In una campagna per la prevenzione degli incidenti stradali il protagonista viene gambizzato da un’auto che sbanda. In quella contro la droga c’è un ragazzo che si estrae pezzetti di cervello, li “taglia” con una carta di credito e se li sniffa con nonchalance. Il solito Toscani mostra Isabella senza veli per promuovere un brand e con la scusa combattere l’anoressia (o per promuovere un brand con la scusa di combattere l’anoressia, fate voi). Insomma, da qualche tempo è un vero e proprio fiorire di pubblicità shock, come ben testimonia anche Trendelemburg, blog nato nel nostro laboratorio ma che ormai cammina tranquillamente con le sue gambe.

Nel grande overflow informativo che ci circonda, è evidente, un messaggio forte ha più facilità a “passare” ed essere percepito dai destinatari. Sangue, budella al vento, violenze sessuali, squartamenti da far impallidire i gestori di Rotten.com sembrano diventati strumenti di comunicazione ordinari per i pubblicitari, ai quali ricorrere per attirare l’attenzione come sino a qualche anno fa si faceva mostrando donne nude anche per promovere il dentifricio (poi, cosa c’entri un culo con un dentifricio è un vero mistero).

E il risultato, temo, sarà lo stesso. Assuefazione. Così come oggi non fanno più scalpore un paio di tette in prima serata, domani potrebbe non essere più così sconvolgente assistere ad uno squartamento in prime-time per promuovere una crema per le emorroidi. Le intenzioni – per ora – saranno anche nobili (droga, incidenti, anoressia…) e gli obiettivi (spesso) altamente condivisibili, ma comincio a sospettare che la strada dello shock stia pian piano diventando una vera e propria scorciatoia.

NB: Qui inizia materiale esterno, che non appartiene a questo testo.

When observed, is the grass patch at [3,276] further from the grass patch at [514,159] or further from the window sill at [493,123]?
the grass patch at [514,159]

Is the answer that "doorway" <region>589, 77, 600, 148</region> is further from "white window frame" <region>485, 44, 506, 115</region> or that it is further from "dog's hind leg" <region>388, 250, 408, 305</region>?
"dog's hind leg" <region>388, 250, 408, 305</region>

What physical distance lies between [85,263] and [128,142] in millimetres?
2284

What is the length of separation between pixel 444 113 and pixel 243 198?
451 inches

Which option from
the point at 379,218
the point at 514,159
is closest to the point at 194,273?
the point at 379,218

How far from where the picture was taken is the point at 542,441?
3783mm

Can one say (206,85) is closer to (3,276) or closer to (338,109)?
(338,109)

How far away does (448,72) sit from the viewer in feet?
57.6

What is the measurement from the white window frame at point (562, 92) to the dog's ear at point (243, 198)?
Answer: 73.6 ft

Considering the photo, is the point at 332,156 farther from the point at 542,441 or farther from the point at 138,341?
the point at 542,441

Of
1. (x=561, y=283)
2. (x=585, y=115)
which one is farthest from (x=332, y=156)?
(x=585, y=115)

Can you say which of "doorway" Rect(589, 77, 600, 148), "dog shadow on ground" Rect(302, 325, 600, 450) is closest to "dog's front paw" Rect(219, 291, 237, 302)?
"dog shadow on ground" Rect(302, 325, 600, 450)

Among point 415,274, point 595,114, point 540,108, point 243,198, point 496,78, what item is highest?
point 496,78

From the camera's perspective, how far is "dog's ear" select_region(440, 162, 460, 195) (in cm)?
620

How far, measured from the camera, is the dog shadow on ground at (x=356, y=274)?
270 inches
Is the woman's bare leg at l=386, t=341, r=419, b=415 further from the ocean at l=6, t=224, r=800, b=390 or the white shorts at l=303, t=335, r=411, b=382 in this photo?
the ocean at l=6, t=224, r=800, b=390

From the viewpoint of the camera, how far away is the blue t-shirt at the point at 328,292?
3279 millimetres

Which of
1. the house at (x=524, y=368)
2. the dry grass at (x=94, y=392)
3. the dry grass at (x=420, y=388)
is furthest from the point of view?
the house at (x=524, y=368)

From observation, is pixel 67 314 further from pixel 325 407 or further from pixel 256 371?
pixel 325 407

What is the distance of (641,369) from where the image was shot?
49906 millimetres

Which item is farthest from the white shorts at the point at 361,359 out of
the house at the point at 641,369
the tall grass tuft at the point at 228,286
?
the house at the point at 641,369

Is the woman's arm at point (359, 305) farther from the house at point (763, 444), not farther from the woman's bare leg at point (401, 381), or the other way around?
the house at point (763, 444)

Una scorciatoia a volte gratuita, che rischia di far si che il limite dell’orrido, ossia quel confine tra ciò che si può far vedere e ciò che non dovrebbe esser visto, si sposti sempre di più. Non si tratta di censura, nè tantomeno soltanto di buongusto (che dimostriamo di avere peloso e falso-perbenista, quando censuriamo Rocco Siffredi che parla di patate).

Si tratta di dinamiche sociali per le quali se oggi diventa normale vedere in TV scene particolarmente crude e che anni fa ci avrebbero senz’altro turbato, allora domani tali scene potrebbero non sconvolgerci (o non sconvolgere i nostri figli) quando le vedremo uscire dalla TV, e finire nelle strade. Se vedo una violenza sei volte al giorno mentre guardo la televisione, questa potrebbe non sconvolgermi più di tanto, quando dovessi vederla dal vivo. Ed è solo la punta di un iceberg che sottende miriadi di corto-circuiti mediatici tra la realtà, la finzione e la nostra capacità di distinguerle.

Uno shock oggi, uno shock domani, inevitabilmente saremo assuefatti anche agli shock. E dopo?